Thank you again for letting us know about the observed issues with the Power Equipment & Marine sites. As you know, Honda quickly isolated access to the sites, and we subsequently updated the sites’ security measures. All of the sites have now returned to service. At this time, Honda is not aware of any use of this vulnerability to access sensitive consumer or dealer information stored on the sites or of any malicious activity.

We really appreciate receiving your notice about the potential vulnerabilities, which allowed us to take quick action to resolve the issues.

I asked about the possibility of a vehicle or cash reward given the severity of the issue, but Honda does not currently have a bug bounty or mechanism to provide a reward. As a result, no reward was given for this report. As Karn previously wrote here, automotive companies should increase rewards to security researchers in order to incentivize good-faith reporting like this. Data breaches are only getting bigger and more frequent, and this was another one just waiting to happen.

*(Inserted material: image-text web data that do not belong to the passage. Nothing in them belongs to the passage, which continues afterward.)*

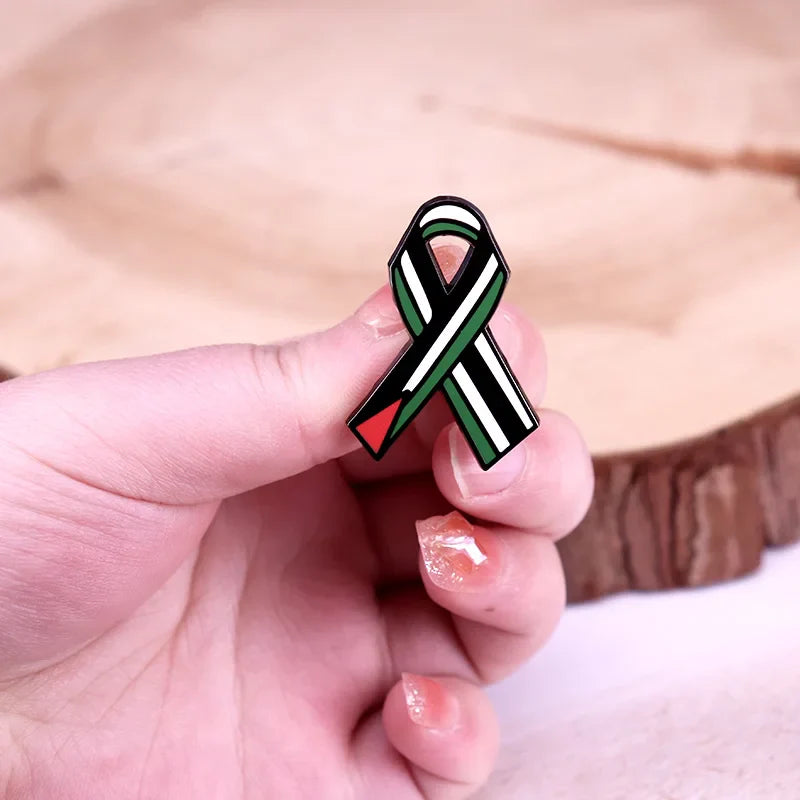Pin Ruban Palestine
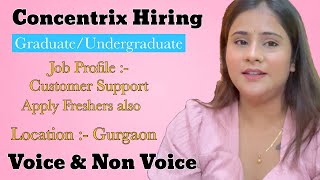 How to join Concentrix Hiring open in all processInterview starts in Concentrix interview [upl. by Barram]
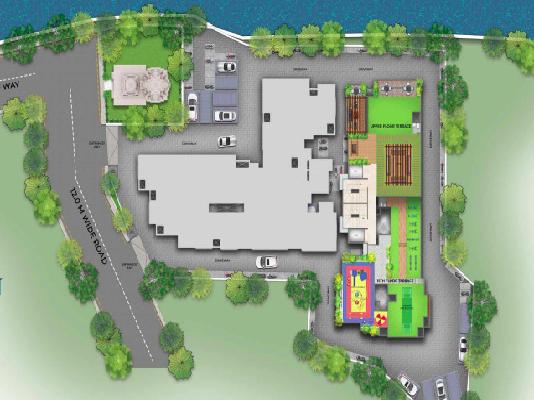 4 BHK Flat In Sunrock Khatushyam Empire For Sale  In Vasai West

Despite receiving no reward, I was glad to help stop a major data breach before it happened. Honda’s response was exceptional, and they deserve praise for taking the affected sites offline quickly and applying proper fixes. I hope in the future they establish a bug bounty or at least set up a dedicated security email inbox.

Lessons / Takeaways

If you’re a web application or API developer, there are 3 primary lessons to learn from this:

  1. Implement password resets correctly. When resetting a password, the most common method is to send an email to the user containing a URL + token they can go to in order to proceed with the reset (more information). Also ensure you don’t accidentally introduce a backdoor to this process, like an insecure admin API to reset a user’s password.
  2. Implement proper access controls. This was textbook example of OWASP A01:2021 – Broken Access Control. Every token issued by the authentication service could be used to access any API endpoint without restriction, provided you knew where to look / how to query the APIs. You could also access another dealer’s dashboard just by changing the ID in the URL. Make sure all access/login tokens are properly scoped and don’t provide users with access to data they don’t need.
  3. When making a single-page-application in React or Angular, be careful! As you build the application, remember your visitors’ browsers will see all your code, so be mindful what you include in the code. Code comments should not be presumed safe either!